Bei diesem Wirtschaftsdelikt ist am Ende immer einer der Dumme. In diesem Fall soll es die Factory-Firma sein, die den Verlust verschmerzen musste.
Ein Angeklagter hatte Anzeige erstattet
Laut Anklage haben die Angeklagten diese Taten gemeinsam als Trio zu verantworten. Tatsächlich sind die seriös wirkenden Geschäftsleute aber zerstritten. Ins Rollen brachte die Ermittlungen der Willicher Geschäftsführer der Factory-Firma, der den Millionenverlust den Gesellschaftern seiner Firma erklären musste. Er hatte deshalb 2015 Anzeige gegen die beiden Essener erstattet.

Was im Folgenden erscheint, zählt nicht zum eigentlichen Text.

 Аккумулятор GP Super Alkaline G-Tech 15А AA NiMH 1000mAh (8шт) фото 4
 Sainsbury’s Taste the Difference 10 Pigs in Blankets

Er fühle sich von ihnen betrogen, begründete er die Anzeige. Er habe nicht geahnt, dass sie ihm "Luftrechnungen" eingereicht hätten. Interne Untersuchungen seines Unternehmens richteten sich zum Schluss gegen ihn selbst. Denn diese ergaben, dass ein solcher Betrug nur mit seiner Hilfe habe geschehen können. Er habe alle Kontrollmechanismen deaktiviert. Schon stand auch er im Mittelpunkt der Ermittlungen.
Zwei Angeklagte beschuldigen geschädigte Firma
Manfred P. wies das damals zurück, sah sich weiter als Opfer. Die Essener Bernd S. und Karin F. hatten im Ermittlungsverfahren geschwiegen. Am Mittwoch äußerten sie sich. Die Verteidiger Klaus Bernsmann und Katharina Rausch-Bernsmann sprachen für ihre Mandanten. Darin machten sie die in ihren Augen hohen Gebühren der Factory-Firma mitverantwortlich für die wirtschaftliche Schieflage ihrer Agentur. Das Modell mit den Luftrechnungen sei von diesem Unternehmen toleriert worden, der Mitangeklagte habe das wohl gewusst.

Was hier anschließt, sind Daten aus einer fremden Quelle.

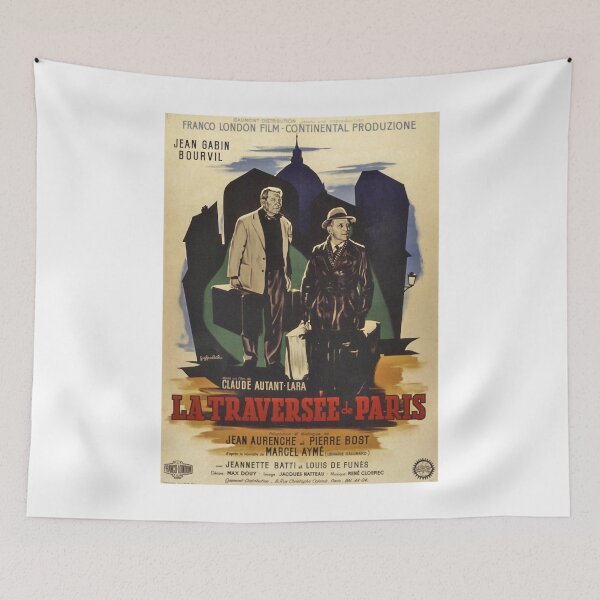 Item preview, My Favorite People La Traversée De Light Blue Paris Movie Poster Gift For Fan designed and sold by Tomacdonald49.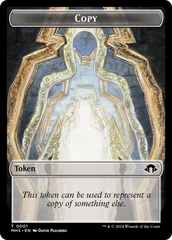 Dragon // Copy Double-Sided Token [Modern Horizons 3 Commander Tokens] | Gamers Paradise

Karin F. ließ das noch deutlicher formulieren: Ihrer Ansicht nach seien alle Geschäftsführer der Factoring-Firma eingeweiht gewesen, sie hätten alle von den hohen Gebühren profitiert.

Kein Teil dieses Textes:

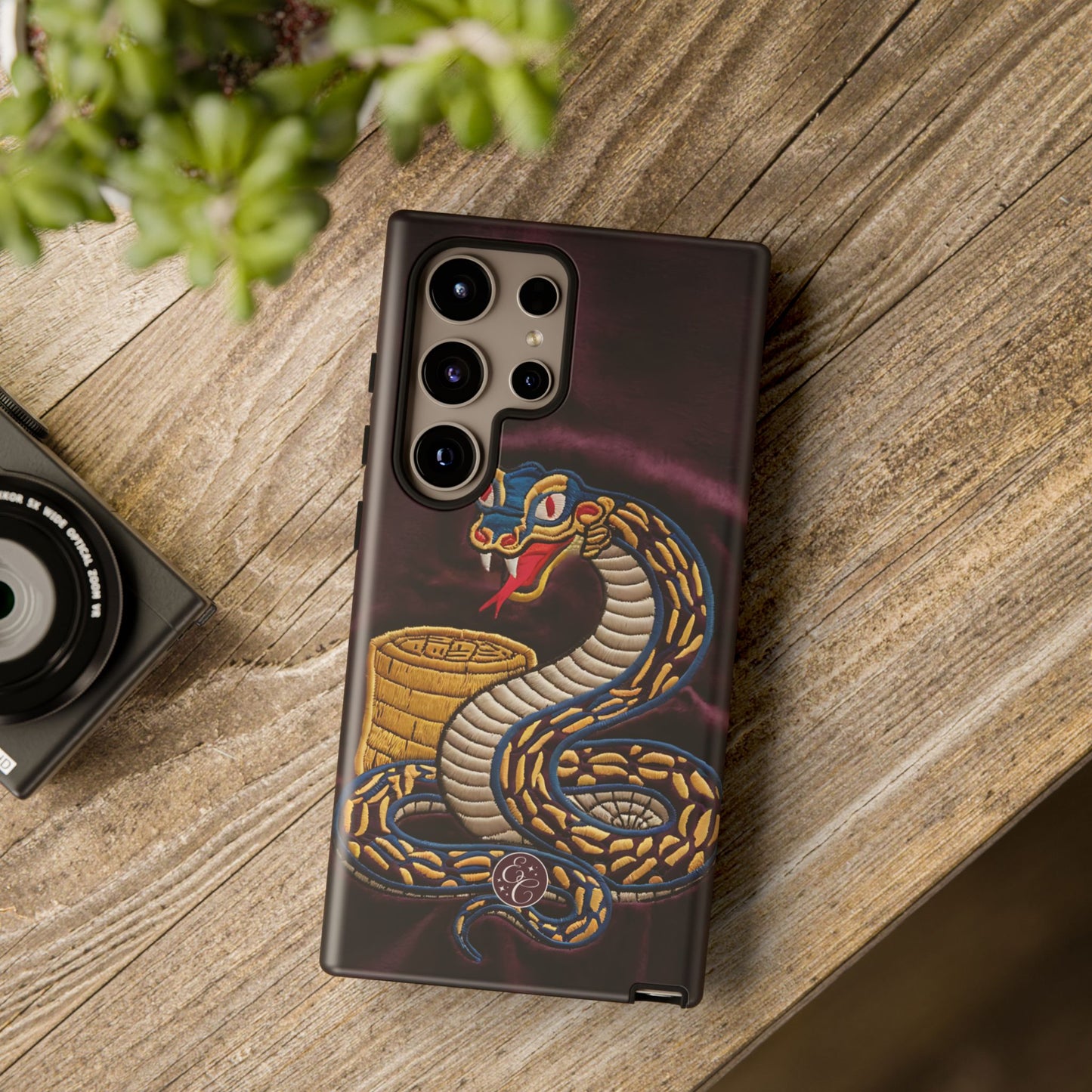 Lucky Snake Lunar New Year Tough Phone Case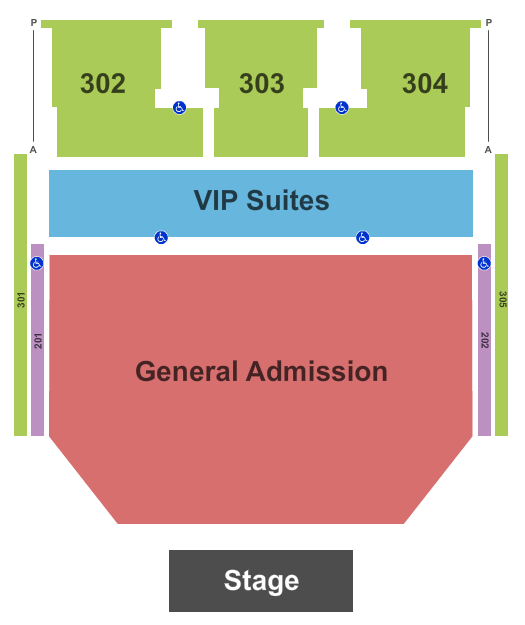 Mgm National Harbor Seating Chart View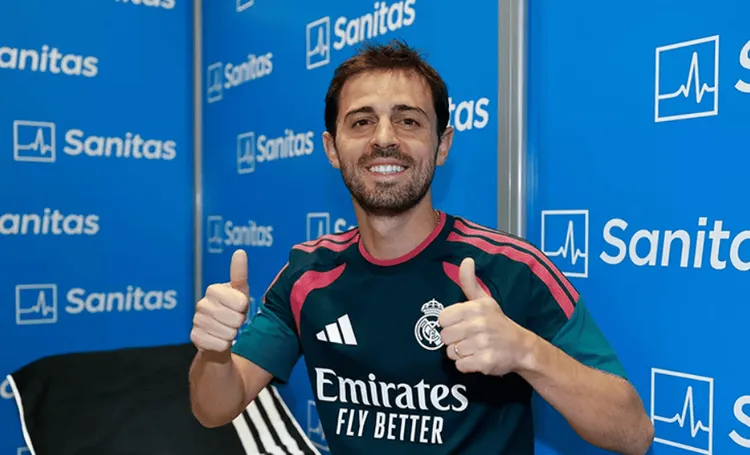Bernardo Silva zdradza czemu wybrał Real Madryt! "Najlepszy klub w historii"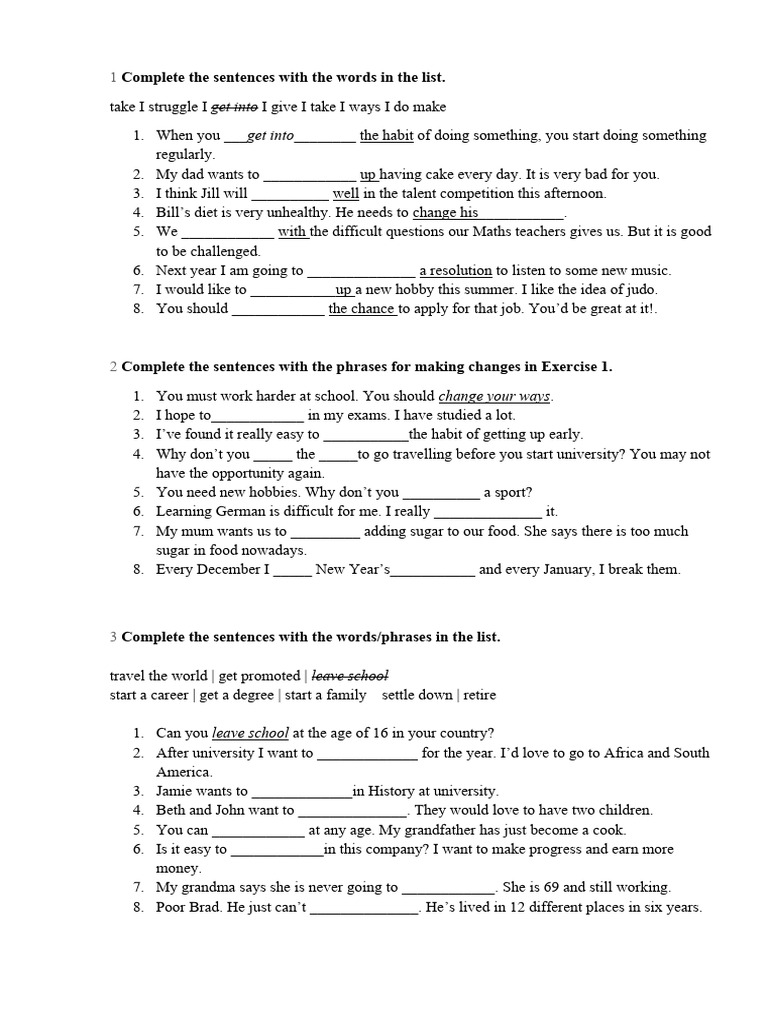 Voc 1 | PDF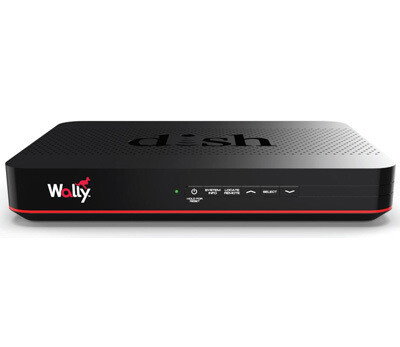DISH Wally HEVC Single-Tuner Satellite Receiver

Mitangeklagter zeigt sich schockiert
Der Anwalt des Willicher gab sich danach schockiert: "Das ist absurd." Sein Mandant und er müssten sich erst sammeln und wollten sich erst am nächsten Sitzungstag äußern. Richter Simon Assenmacher reagierte darauf scharf und hielt die neue Verzögerung für unnötig, willigte später aber ein.
In voraussichtlich 14 Prozesstagen macht sich die Kammer jetzt auf die Suche, auf welchem Weg die drei Millionen Euro verschwunden sind.